Having access to a car they can afford to run (as Motability cars are exempt from road tax) allows many disabled people to get to work and pay tax, or get to hospital appointments without using hugely costly and often unreliable ambulance transport services. It enables them the basic means to have a healthy life. It enables them to visit friends and family, take their kids to the cinema, and enjoy their lives, that are so very often hampered by ill health, immobility, depression and trauma. Without the scheme there are many disabled people who would never leave their house, some would be forced to stop working, many would find it harder to keep themselves healthy and happy, keep themselves sane. There would be more disabled people in NHS hospitals ill because they couldn’t look after themselves sufficiently, more requiring the help of mental health services, more needing assistance from an already under funded social services. More would feel isolated from the rest of society, more would feel that life is no longer worth living, more would sit at home hopelessly wanting and waiting to die. All good stuff, eh?

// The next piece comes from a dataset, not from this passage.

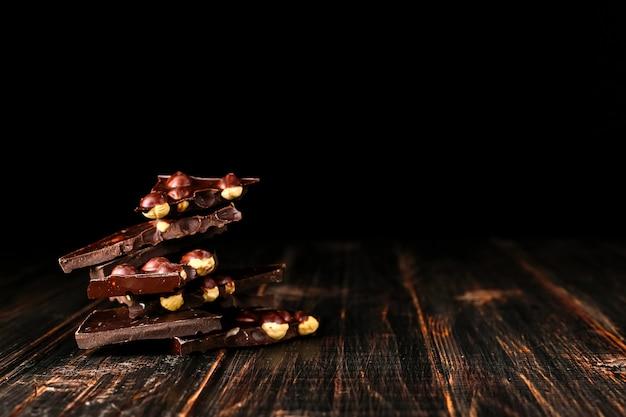 Grains de café épars et chocolat noir sur une table en bois.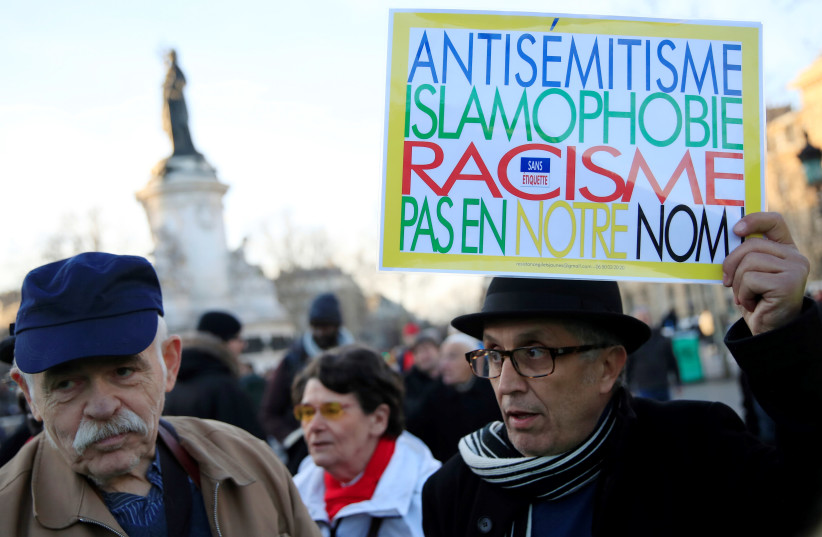 """People attend a national gathering to protest antisemitism and the rise of antisemitic attacks in the Place de la Republique in Paris, France, February 19, 2019. The writing on the sign reads: """"Antisemitism, islamophobia, racism - not in our name"""" (photo credit: REUTERS/GONZALO FUENTES)"""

Horrifically there are people, national newspapers included, who are spending time, energy and column inches attacking the system from every possible direction; twisting facts and figures, manipulating data, conveniently leaving out details, essentially conning the public into thinking the system is widely and comprehensively abused. Yes there is some abuse of the system but it is not widespread in the grand scheme of things and the people responsible are more often than not people not doing their jobs properly, failing to classify people’s disabilities correctly. Sometimes it is just human error, or a lack of communication, a small percentage of the time it is outright dishonestly and deception. Although it should be noted that there are lots of people in this country, who on being mistakenly afforded something they are not legitimately entitled to, are reluctant to shout it from the roof tops and give it back. There are lots of people who dishonestly benefit from tax payers money to their own financial gain. A depressing number of these people call themselves MP’s. Yet some of those same people, with the help of irresponsible and incompetent journalists are targeting a system that not only saves lives but the country a huge amount of money and strain in other areas. There are problems with the implementation of the system and this must be addressed but the system itself is one our government and media should be fiercely protecting not aggressively attacking.
If you ever find yourself envious of a disabled person with a bigger, newer or more expensive car than you, be ashamed of yourself or willing to swap your freedom, dignity and health for it.